Passage to read –
I usually go around thinking I know everything there is to know about everything, but I recently realized that I have things to learn about the craft of writing. That may sound surprising, as (allow me an egotistical moment), having written many things over many years, I thought I knew pretty much all there is to know about writing in particular:

During my adolescence I wrote a few poems and short stories, some of which weren’t too awful. When I was twelve or so, I wrote a science fiction story that had aliens conversing, and since I had no idea how to craft a language (I’m no J.R.R. Tolkien), I simply strung a long series of letters together for each alien word. It made reading the story aloud very challenging.

During school years, just like everyone else, I’ve written innumerable book reports, theme papers, and many other types of such scholarly endeavors. However, if I’m being honest, I’d have to refresh my memory of constructing thesis statements and footnotes or I’d be in real trouble.

I studied Journalism for a short time, and a surprising amount of that education has stayed with me over the years. I can say with confidence that I could probably still write a news article and not have the editor blue-pencil it too horrendously.

Over a long career, I’ve written countless items attendant upon legal matters. In the beginning, I had a lot of red ink comments returned to me, some of which were pretty caustic. By the time I was heading into the last years of that career, I was training others in how to write such things.

The key similarity among all those different types of authored items is that the finished product was relatively short. Now that I’m writing full-length books, I’ve learned that the cadence of writing is very different. For the latest book in the series, I thought I’d try setting the goal of getting at least three chapters done each day. But I found myself pushing the story unnaturally, just to get words on the page to meet an arbitrary timeframe. The end result was frustration and ultimately having to rewrite entire chapters. I’m lucky that I don’t really have hard deadlines to meet, so I can let the story take its own pace. It works out better for everyone, and the characters are happy they don’t find themselves written into a corner with no way out.

Dataset –
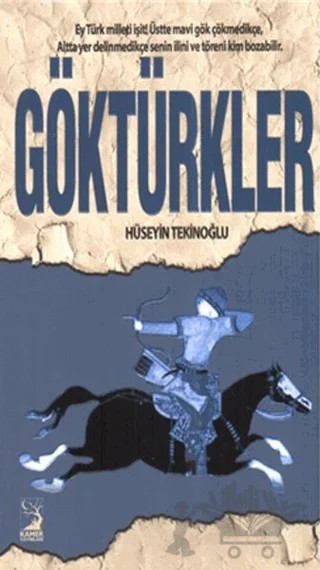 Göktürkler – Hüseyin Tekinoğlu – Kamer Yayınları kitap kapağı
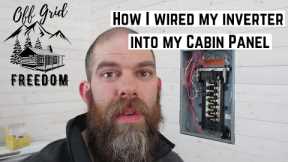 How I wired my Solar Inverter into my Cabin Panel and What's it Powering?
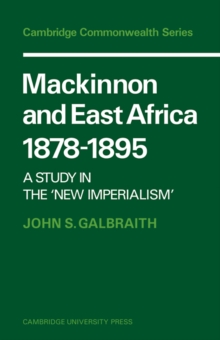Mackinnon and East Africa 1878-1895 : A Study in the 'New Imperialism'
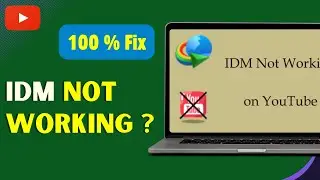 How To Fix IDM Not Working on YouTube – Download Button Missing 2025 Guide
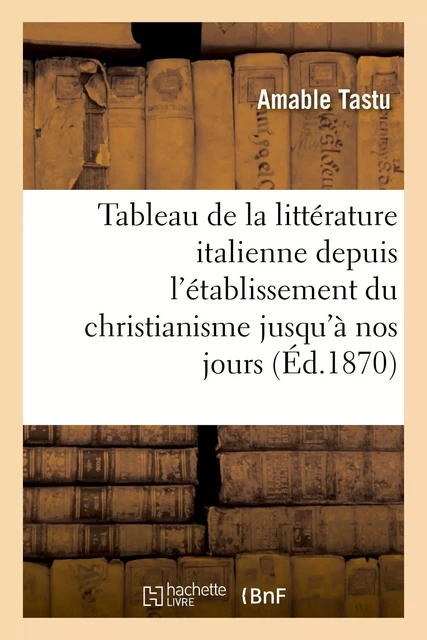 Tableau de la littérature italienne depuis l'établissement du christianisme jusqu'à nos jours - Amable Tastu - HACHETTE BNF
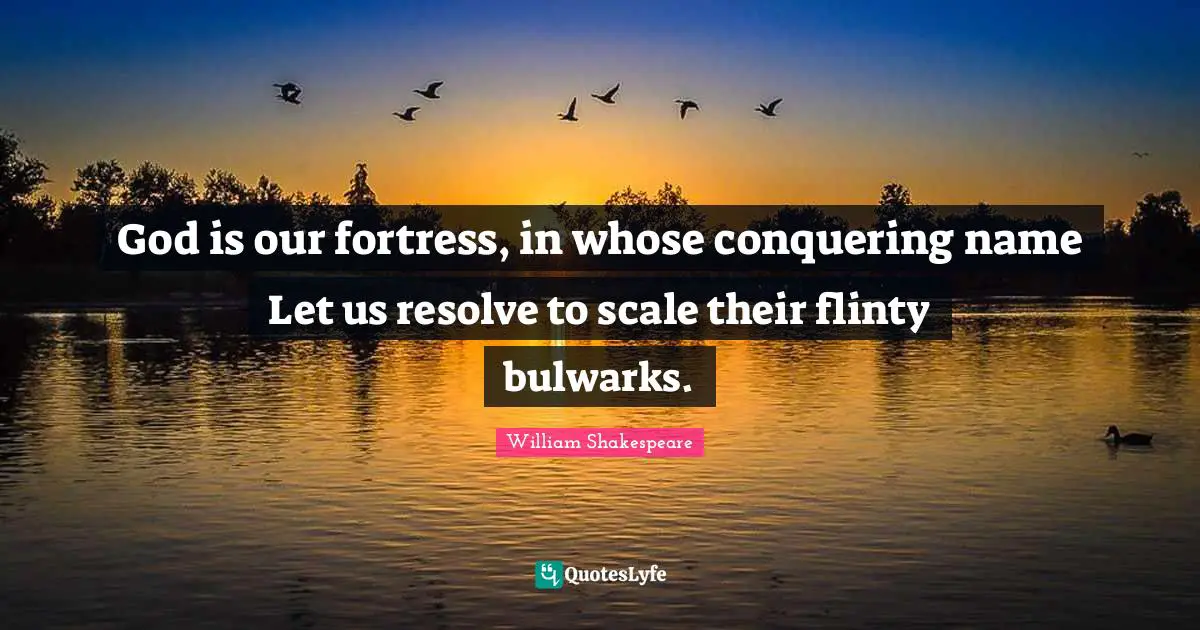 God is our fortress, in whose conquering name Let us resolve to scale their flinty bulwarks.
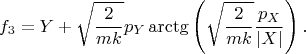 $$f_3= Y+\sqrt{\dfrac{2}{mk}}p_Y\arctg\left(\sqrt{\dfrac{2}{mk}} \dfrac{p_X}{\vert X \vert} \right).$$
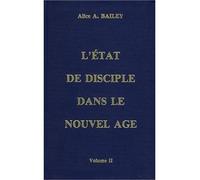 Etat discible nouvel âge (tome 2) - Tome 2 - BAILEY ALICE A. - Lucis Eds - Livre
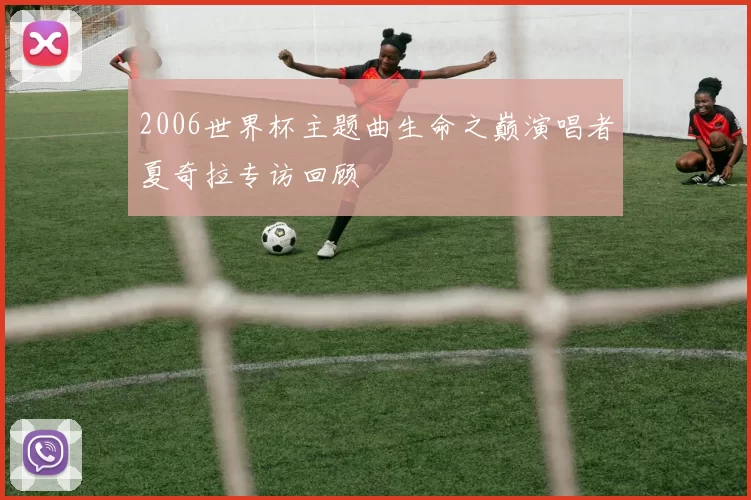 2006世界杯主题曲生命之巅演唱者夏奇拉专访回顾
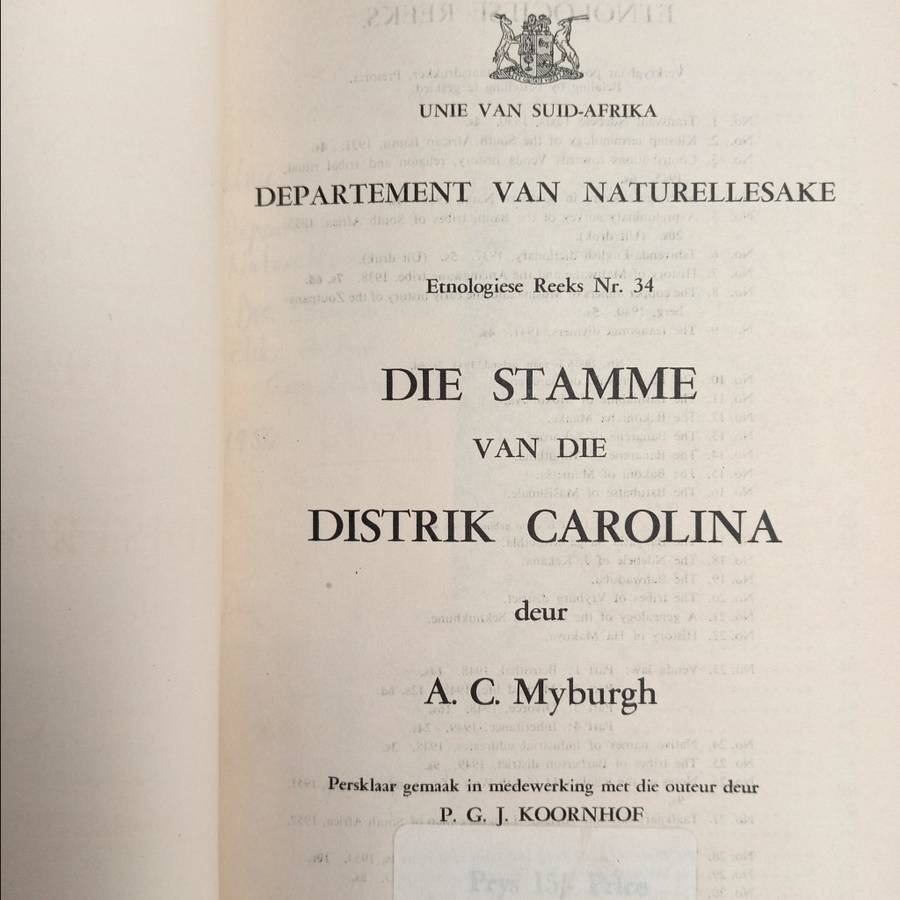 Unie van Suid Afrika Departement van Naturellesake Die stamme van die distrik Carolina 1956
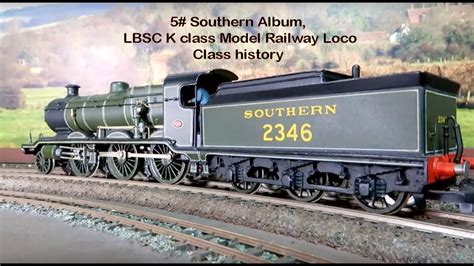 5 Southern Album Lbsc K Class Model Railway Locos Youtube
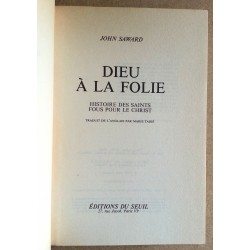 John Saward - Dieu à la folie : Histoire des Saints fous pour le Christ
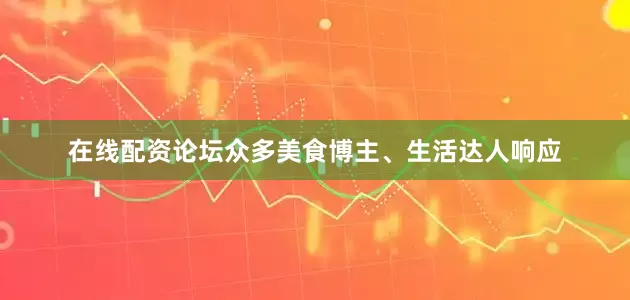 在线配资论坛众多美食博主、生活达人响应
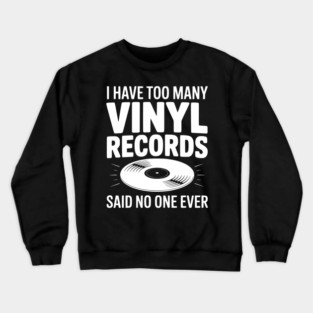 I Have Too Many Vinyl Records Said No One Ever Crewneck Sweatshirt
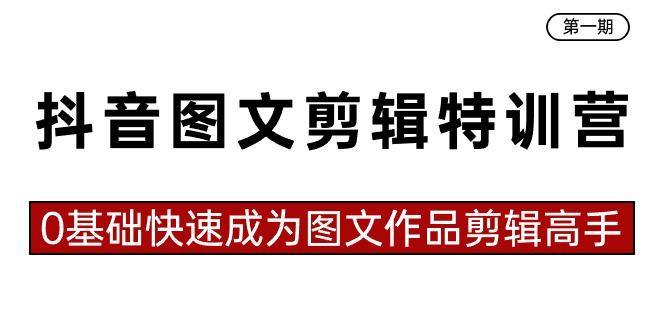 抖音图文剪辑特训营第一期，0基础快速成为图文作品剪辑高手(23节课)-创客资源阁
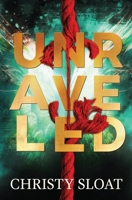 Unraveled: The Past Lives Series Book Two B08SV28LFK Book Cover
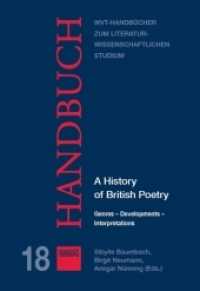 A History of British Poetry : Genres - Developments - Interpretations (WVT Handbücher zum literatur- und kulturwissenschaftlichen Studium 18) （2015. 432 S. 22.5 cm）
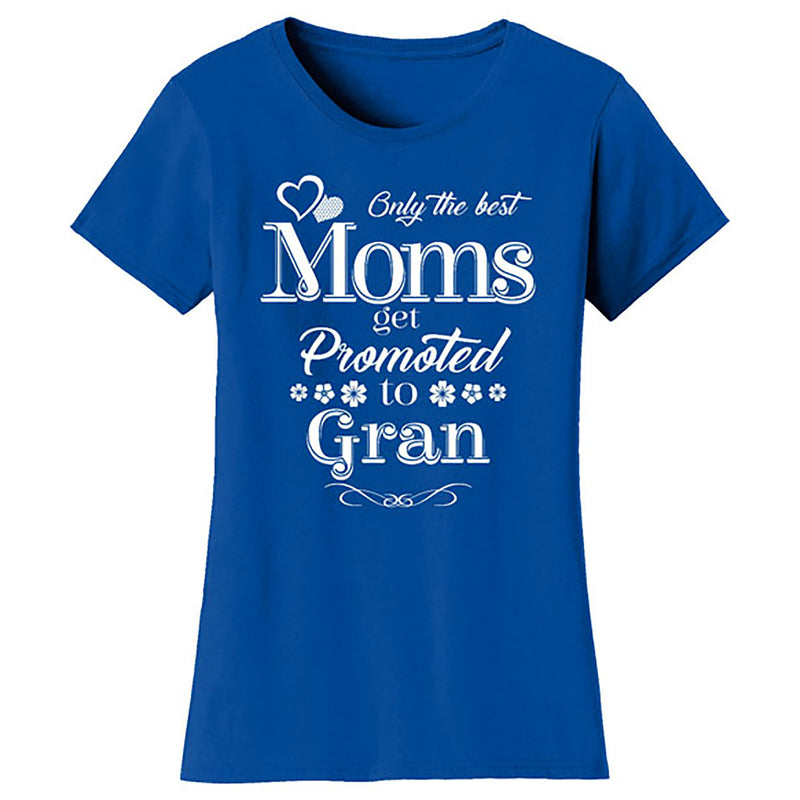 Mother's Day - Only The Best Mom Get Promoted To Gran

Work task 1 – Edit the passage about writing by giving the part between "I usually go" and "aloud very challenging.", inclusive, again with "poems" replaced by "plays".
Work task 2 –
Answer these questions from the passage about writing:
(a) At about what age did the writer compose a science fiction story with aliens conversing?
(b) What subject did the writer study for a short time?
(c) How many chapters a day did the writer first aim to finish for the latest book in the series?
Answer using only the passage about writing.

Task output 1 –
I usually go around thinking I know everything there is to know about everything, but I recently realized that I have things to learn about the craft of writing. That may sound surprising, as (allow me an egotistical moment), having written many things over many years, I thought I knew pretty much all there is to know about writing in particular:

During my adolescence I wrote a few plays and short stories, some of which weren’t too awful. When I was twelve or so, I wrote a science fiction story that had aliens conversing, and since I had no idea how to craft a language (I’m no J.R.R. Tolkien), I simply strung a long series of letters together for each alien word. It made reading the story aloud very challenging.

Task output 2 –
(a) Twelve or so.
(b) Journalism.
(c) At least three.